Microbial Flow Cytometry

Summary

Flow cytometry and sorting bring new measurement capabilities to the field of microbiology, and microbial samples present unique challenges to traditional flow cytometry workflows. Flow cytometry uses scattered light and emitted fluorescence to quantify the properties of individual cells in a population. Many modern flow cytometers can detect microbe-sized particles (≈ 0.1 µm to 5 µm), and stakeholders are increasingly using flow cytometry to characterize microbial samples. Due to the method’s speed, multiplexing capability, and single cell resolution, there is great interest in using flow cytometry as a primary measurement or as validation for orthogonal characterization methods such as Coulter counting, colony forming unit assay, polymerase chain reaction, and sequencing. Excitingly, flow sorters enable physical separation of cell subpopulations for further analysis, for example isolating cells with distinct genome copy numbers.

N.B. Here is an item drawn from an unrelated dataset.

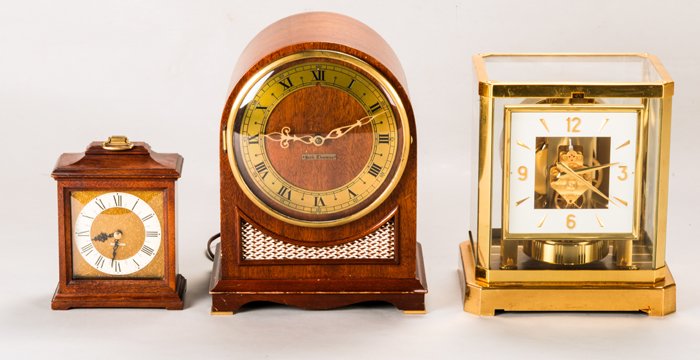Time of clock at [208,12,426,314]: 9:11
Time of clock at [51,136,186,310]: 8:32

Standardization of microbial flow cytometry methods is difficult due to aspects of microbial samples, including small cell sizes, irregular cell shapes, acellular environmental matrix, inconsistent response to fluorescent probes across cell types, and lack of microbe-specific fluorescent reagents. Our goal is to develop experimental and data analysis methods to advance stakeholders’ measurement assurance strategies. Application areas span microbial cell reference materials, biomanufacturing and biotechnology, biotherapeutics (“bugs as drugs”), pathogen detection, sterility testing, biosurveillance, and microbiome studies.